Requirement:
Output the listing exactly, without its pictures.

Data shown:
━━━━━━━━━━━━━━━━━━━━

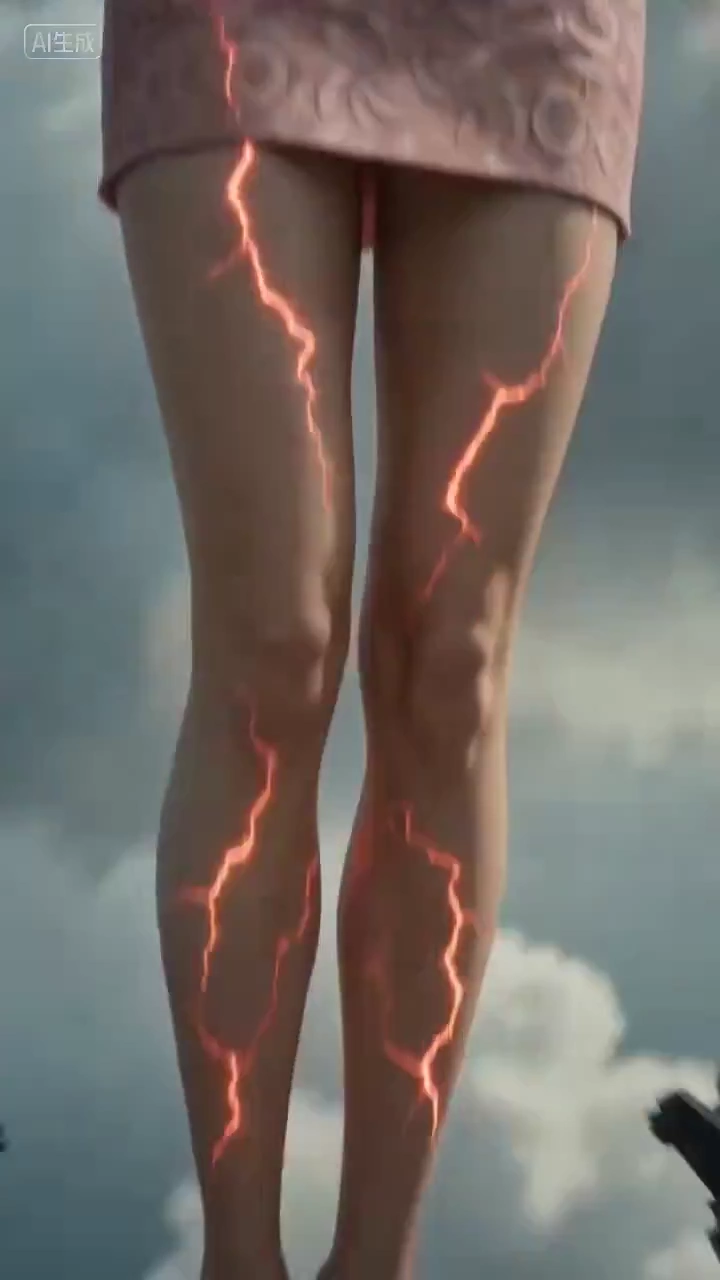 Mechanical Ascendancy: A Cinematic Fusion of Human and Machine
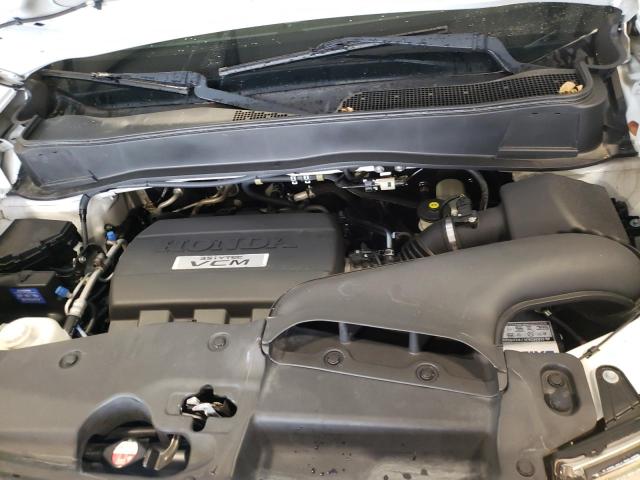 Photo 7 from auction – 2010 HONDA PILOT EX with VIN 5FNYF4H45AB035281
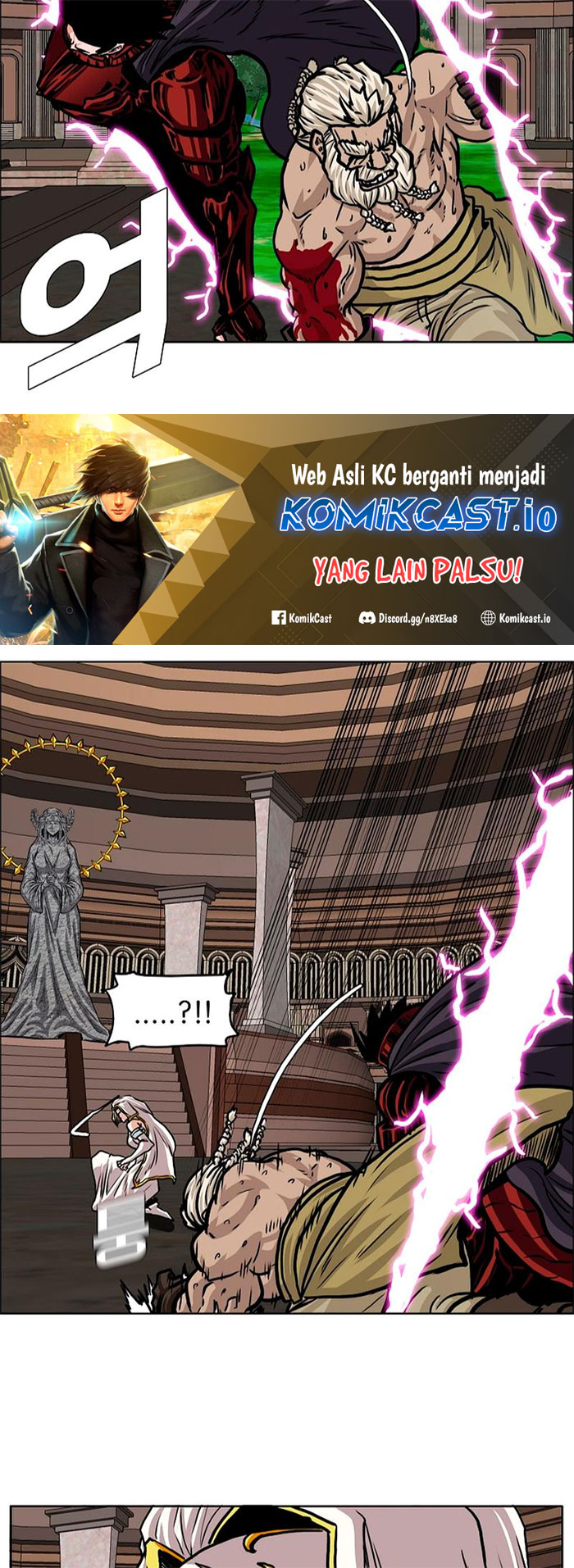 Rooftop Sword Master Chapter 99 Gambar 7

━━━━━━━━━━━━━━━━━━━━

Solution for this exercise:
 Mechanical Ascendancy: A Cinematic Fusion of Human and Machine
 Photo 7 from auction – 2010 HONDA PILOT EX with VIN 5FNYF4H45AB035281
 Rooftop Sword Master Chapter 99 Gambar 7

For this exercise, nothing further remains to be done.